Is this proof correct? I did it myself so I'm not sure if it's right.
Let ${f_k}$ be a sequence of bounded variation on $[a,b]$ such that for each $x\in [a,b]$ $f(x)=\lim_{k\to \infty}f_k(x)$. If there exist $K>0$ such that $V(f_n,[a,b])\le K$ for all $n\in \mathbb N$, then $f$ is bounded variation on $[a,b]$.
Proof:
Let $\epsilon >0$.
Then $V(f,[a,b])=\sum_{i=1}^{k}|f(x_i)-f(x_{i-1})|=\sum_{i=1}^{k}|\lim_{n\to \infty}f_n(x_i)-\lim_{n\to \infty}f_n(x_{i-1})|=\sum_{i=1}^{k}\lim_{n\to \infty}|f(x_i)-f(x_{i-1})|=\lim_{n\to \infty}\sum_{i=1}^{k}|f(x_i)-f(x_{i-1})|=\lim_{n\to \infty}K=K$.
Therefore $f$ is bounded variation on $[a,b]$.
Please tell me if it is correct or if it's not.
The idea is correct but there are a few mistakes.

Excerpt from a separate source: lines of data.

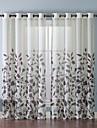 (En panel) eleganta blad mönster föring topp 84 tum gardin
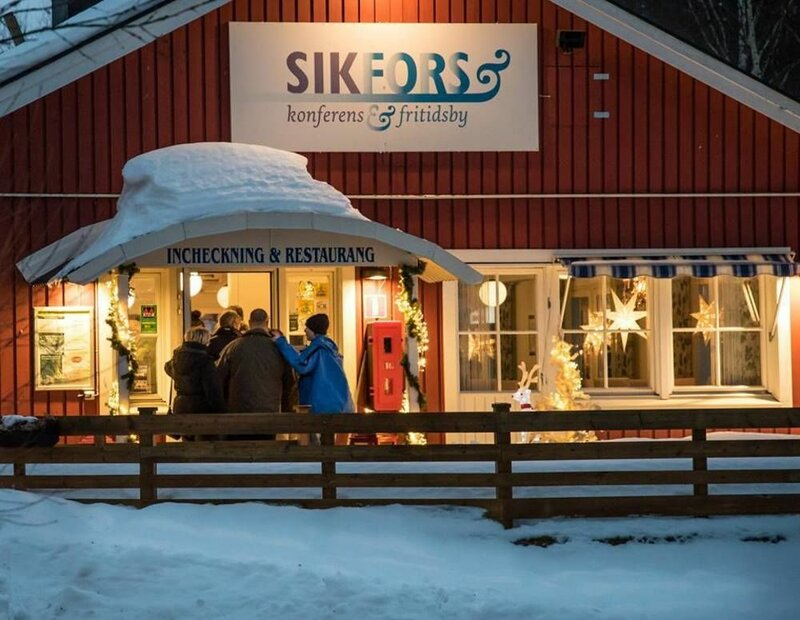 Sikfors Konferens & Fritidsby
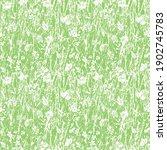 Abstract Texture Grassland...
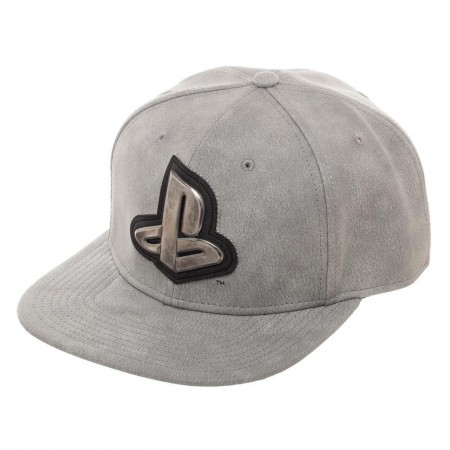 Playstation Metal Logo Distressed Gray Snapback Hat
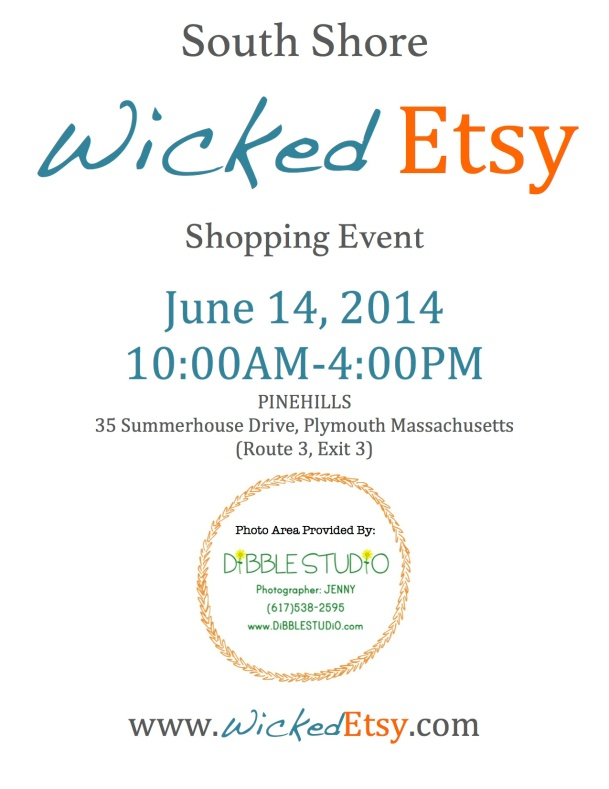 South Shore Wicked Etsy Flyer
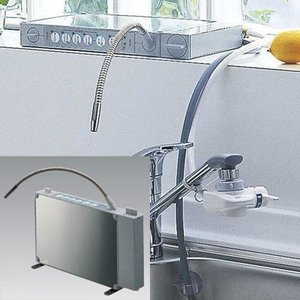 TOTO TEK532 超薄型設計「新型アルカリスリム」アルカリイオン水生成器|lifeis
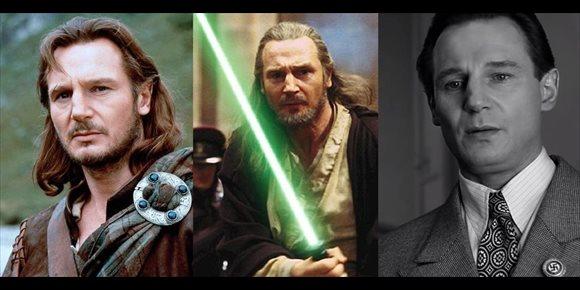 1. Liam Neeson: Sus 10 mejores películas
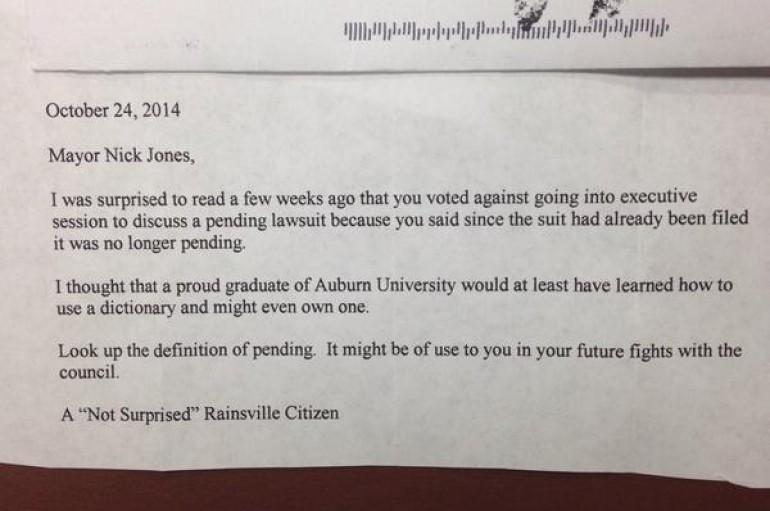 """Rainsville Mayor Tweets """"Fan Mail"""""""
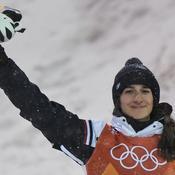 JO 2018 : Perrine Laffont, la force du rêve olympique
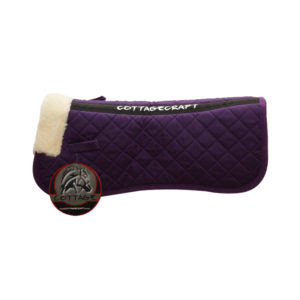Pad Synthetic Fleece Lined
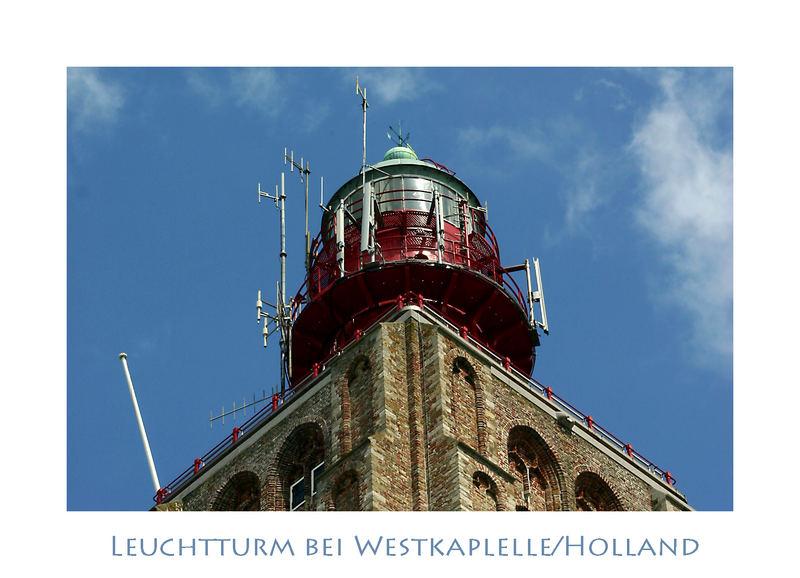Leuchtturm in Westkapelle/Holland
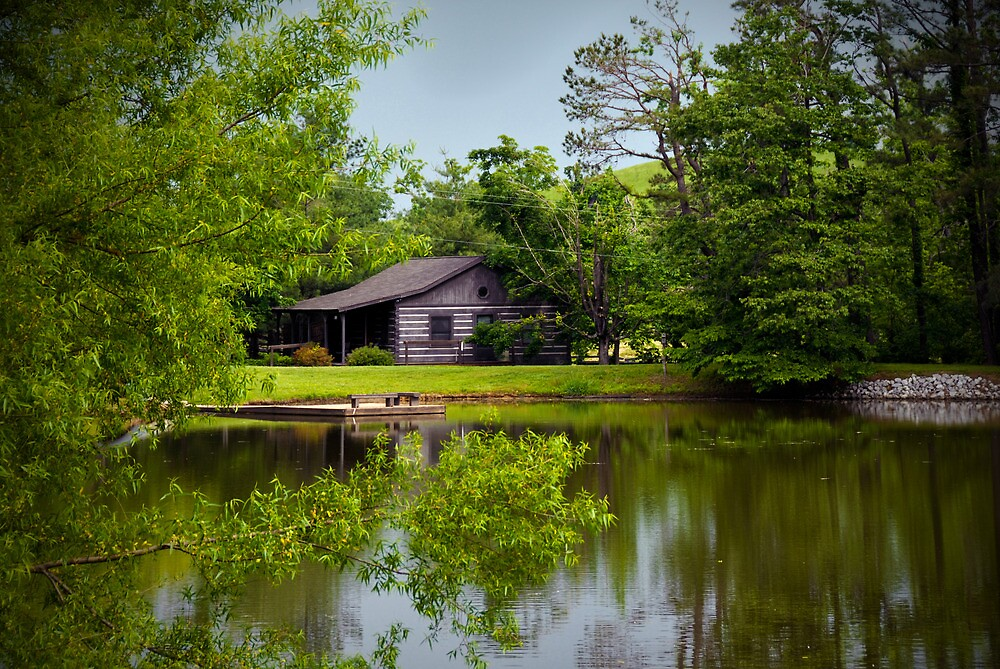 Cabin by the Pond by Jeanne Sheridan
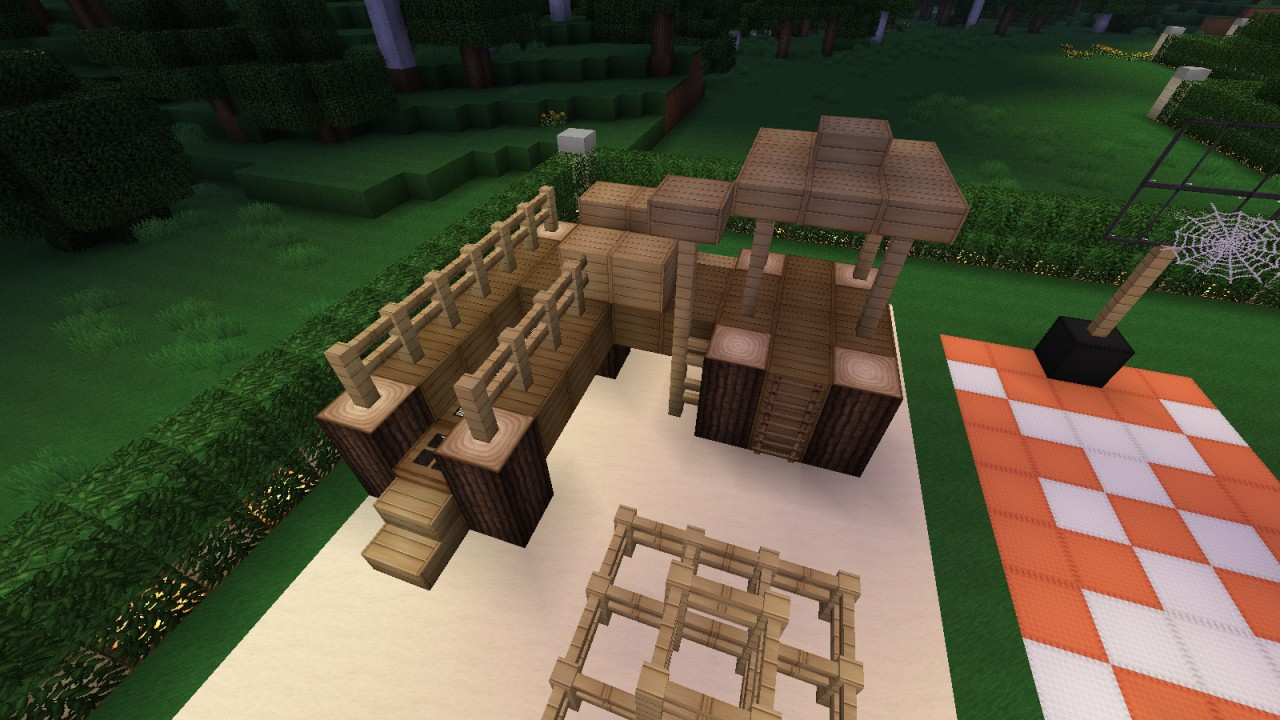 My Modern Minecraft HomeVERSION 20 Minecraft Project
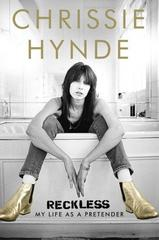 "書評: ""Reckless""   Chrissie Hynde"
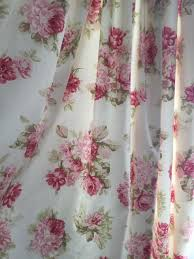 Vintage Floral Curtains Pink Vintage Floral Curtains From Dunelm In Plymouth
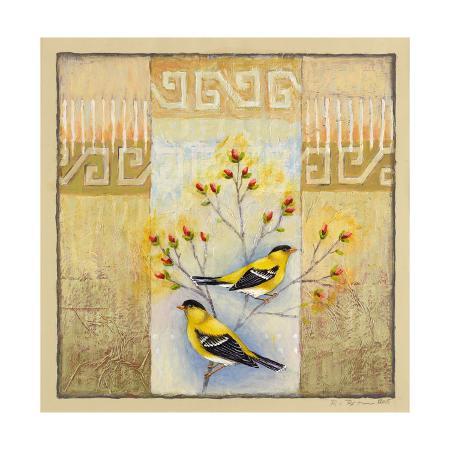 rachel-paxton-summer-goldfinches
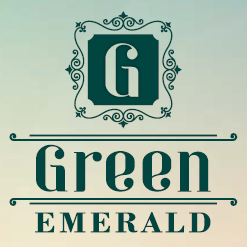 LOGO - Prime Green Emerald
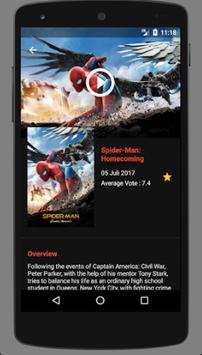 Popular Movies apk screenshot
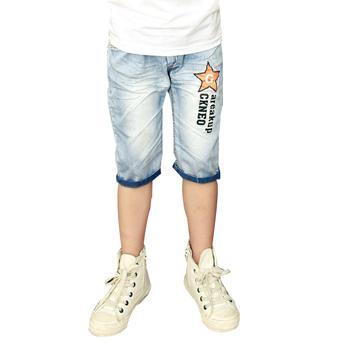 2016 verão azul estrela impresso crianças calças meninos de jeans denim shorts para crianças adolescentes 11 anos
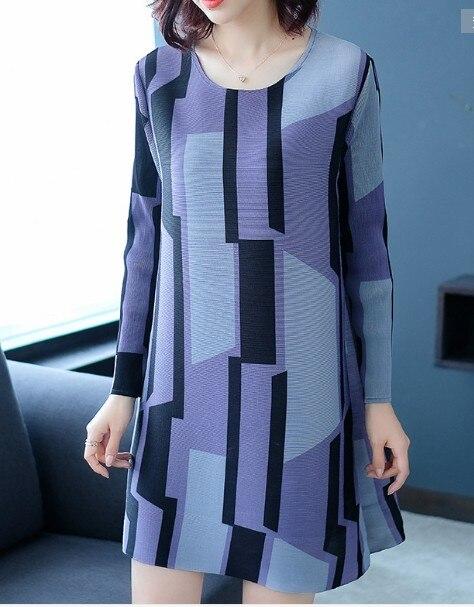 In Di Geometrica Trasporto Modo Cielo Azzurro Estate shirt Burlone T lavanda Del Nuova Magazzino Libero Stampa cachi Vita Rotondo Lunga Manica Collare 5wSvraBqwx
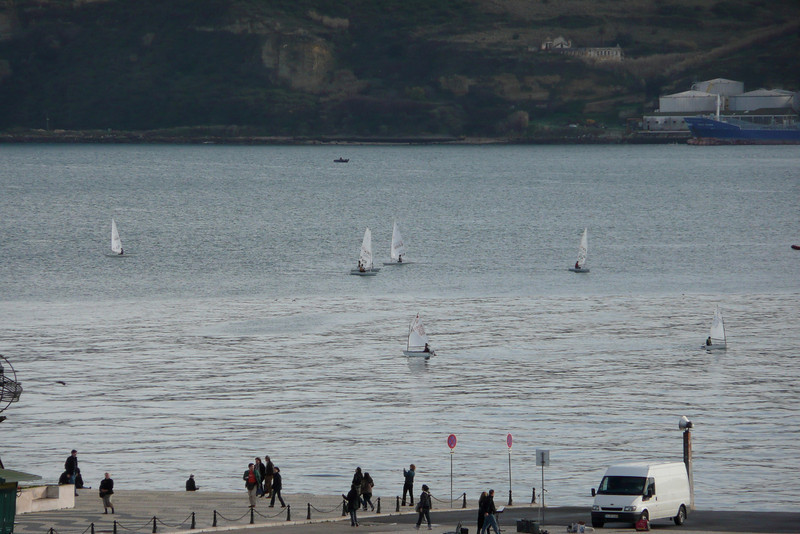 Small Sailboats on Rio Tejo. Belém, Lisbon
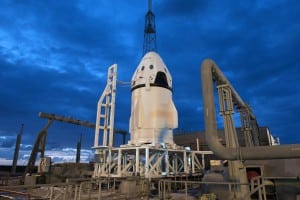 SpaceX's Dragon space capsule awaits its launch as part of an uncrewed pad abort test. Photo: SpaceX.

The variation is the supremum over all $\sum_i^k |f(x_i)-f(x_{i-1})|$ as you change the partitions so you cannot write $V(f,[a,b])=\sum_i |f(x_i)-f(x_{i-1})|$. Start with a given partition $a=x_0<\cdots<x_k=b$. Then $$\sum_i^k |f(x_i)-f(x_{i-1})|=\lim_{n\to\infty}\sum_i^k |f_n(x_i)-f_n(x_{i-1})|.$$ Since the variation is the supremum you have $$\sum_i^k |f_n(x_i)-f_n(x_{i-1})|\le V(f_n,[a,b])\le K$$ for each $n$ and so $$\lim_{n\to\infty}\sum_i^k |f_n(x_i)-f_n(x_{i-1})|\le K.$$ This shows that $$\sum_i^k |f(x_i)-f(x_{i-1})|\le K$$ for every partition $a=x_0<\cdots<x_k=b$ of $[a,b]$. Hence, $K$ is an upper bound and so by the definition of supremum of a set you get $V(f,[a,b])\le K$.